WHAT IS REQUIRED: Write out the entries word for word, starting with the line that contains "How distant is" and ending with the final line of the entries.

* START INFORMATION SUPPLIED *

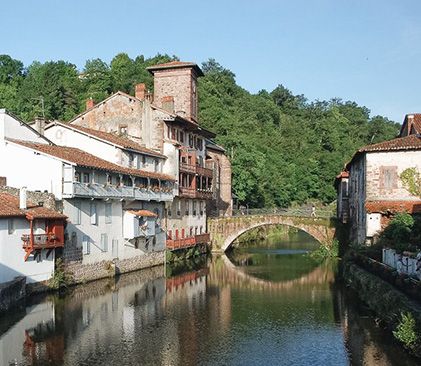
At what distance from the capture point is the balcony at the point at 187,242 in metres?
48.2

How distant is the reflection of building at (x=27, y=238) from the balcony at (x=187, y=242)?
57.1ft

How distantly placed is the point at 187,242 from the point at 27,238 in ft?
77.0

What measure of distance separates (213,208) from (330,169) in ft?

* END INFORMATION SUPPLIED *

EXPECTED ANSWER:
How distant is the reflection of building at (x=27, y=238) from the balcony at (x=187, y=242)?
57.1ft

How distantly placed is the point at 187,242 from the point at 27,238 in ft?
77.0

What measure of distance separates (213,208) from (330,169) in ft?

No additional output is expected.